Perform data visualization and analysis on the `movie_genre_data` table. Use the `%sqlplot` magic to plot the data. What are the most popular genres? What are the most popular movies? What are the most popular movies by genre? What are the most popular movies by year? What are the most popular movies by decade? What are the most popular movies by genre and decade?

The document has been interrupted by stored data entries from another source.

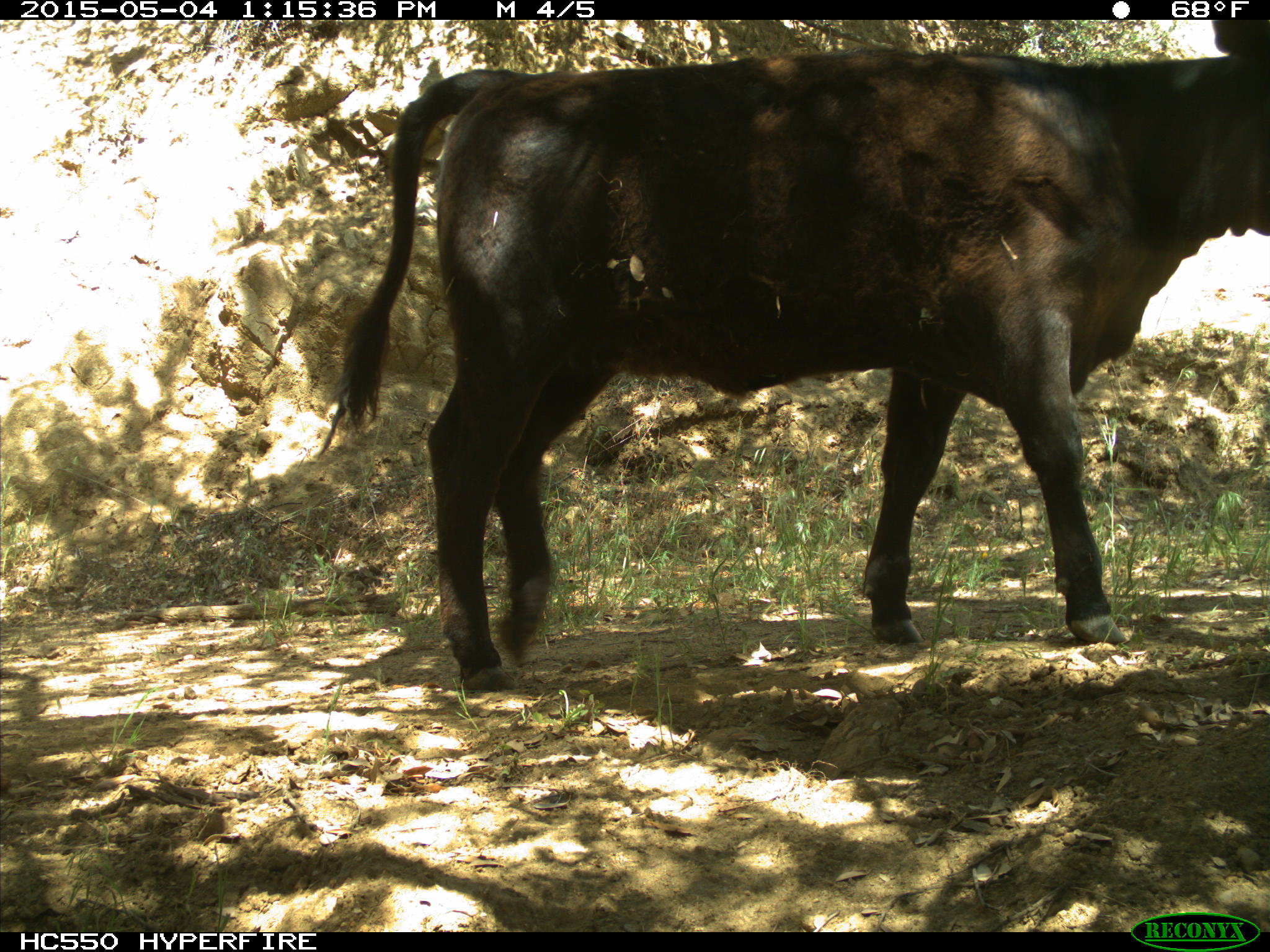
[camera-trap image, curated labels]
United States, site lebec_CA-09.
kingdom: Animalia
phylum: Chordata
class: Mammalia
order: Artiodactyla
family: Bovidae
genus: Bos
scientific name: Bos taurus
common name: domestic cow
Bos taurus (domestic cow).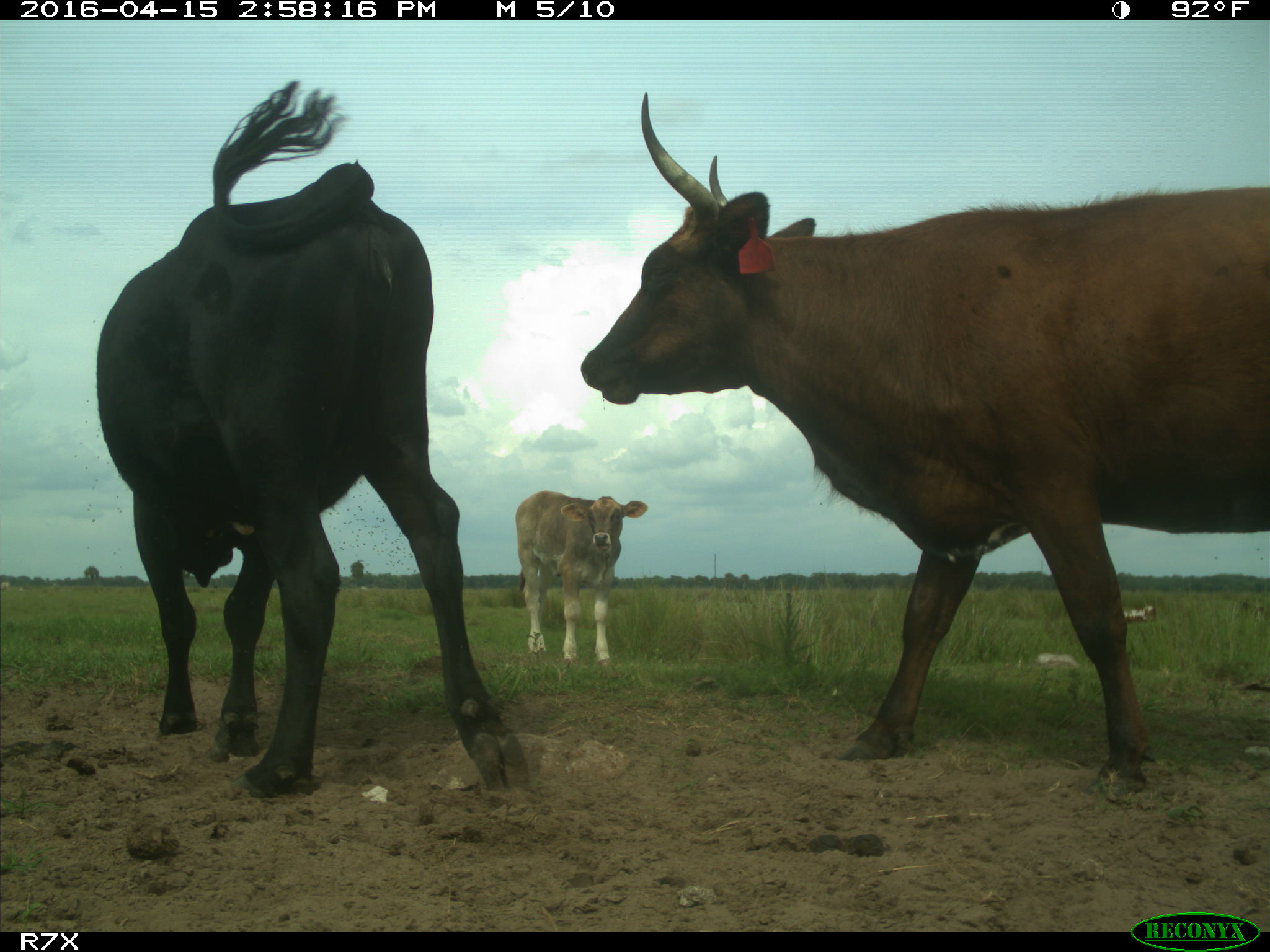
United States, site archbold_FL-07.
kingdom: Animalia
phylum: Chordata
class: Mammalia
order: Artiodactyla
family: Bovidae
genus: Bos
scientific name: Bos taurus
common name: domestic cow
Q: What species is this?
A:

A sample notebook can be found here: [eda.ipynb](https://github.com/ploomber/sql/blob/main/mini-projects/movie-rec-system/movie_rec_system/etl/eda.ipynb)

## Upgrading our pipeline

Now that we have our EDA and data wrangling in a Jupyter notebook, we can upgrade our pipeline to incorporate this step. Since Ploomber supports Jupyter notebooks, we can simply add the notebook to our pipeline. We will add the notebook to the `etl` folder and call it `eda.ipynb`. We will then add the following to our `pipeline.yaml` file:

```yaml
tasks:
  - source: movie_rec_system/etl/extract.py
    product:
      nb: movie_rec_system/products/extract-pipeline.ipynb
      data: movies_data.duckdb
  - source: movie_rec_system/etl/eda.ipynb
    static_analysis: disable
    product: 
      nb: movie_rec_system/products/eda-pipeline.ipynb
```

```{important}
Since the pipeline is being executed from the `mini-projects/movie-rec-system` folder, we need to update the paths in the `eda.ipynb` file to reflect this.
```

```python
%sql duckdb:///movies_data.duckdb
```

Execute the pipeline again:

```bash
cd mini-projects/movie-rec-system
ploomber build
```

This will execute the `eda.ipynb` notebook and save the output to `eda-pipeline.ipynb` in the `products` folder. We can now use this notebook to create a recommender system. We will do this in the next tutorial.

```bash
Loading pipeline...
Notebook movie_rec_system/etl/extract.py is missing the parameters cell, adding it at the top of the file...
Notebook movie_rec_system/etl/eda.ipynb is missing the parameters cell, adding it at the top of the file...
Executing: 100%|███████████████████████████████████████████████████████████████████████████████████████████████████| 10/10 [00:11<00:00,  1.15s/cell]
Executing: 100%|███████████████████████████████████████████████████████████████████████████████████████████████████| 19/19 [00:10<00:00,  1.75cell/s]
Building task 'eda': 100%|█████████████████████████████████████████████████████████████████████████████████████████████| 2/2 [00:22<00:00, 11.22s/it]
name     Ran?      Elapsed (s)    Percentage
-------  ------  -------------  ------------
extract  True          11.5321       51.4146
eda      True          10.8975       48.5854
```

## ⚡⚡ Challenge ⚡⚡

Explore the [SQL Pipelines](https://docs.ploomber.io/en/latest/use-cases/sql.html) example in the Ploomber documentation. In particular, take a look at [this template that uses `.sql` files](https://github.com/ploomber/projects/tree/master/templates/spec-api-sql). How would you incorporate this into your pipeline? What are the advantages and disadvantages of using `.sql` files vs. Jupyter notebooks?

## Conclusion

In this tutorial, we used a Jupyter notebook to perform data wrangling and exploratory data analysis. We then incorporated this notebook into our pipeline. In the next tutorial, we will set up a recommendation system with the clean data.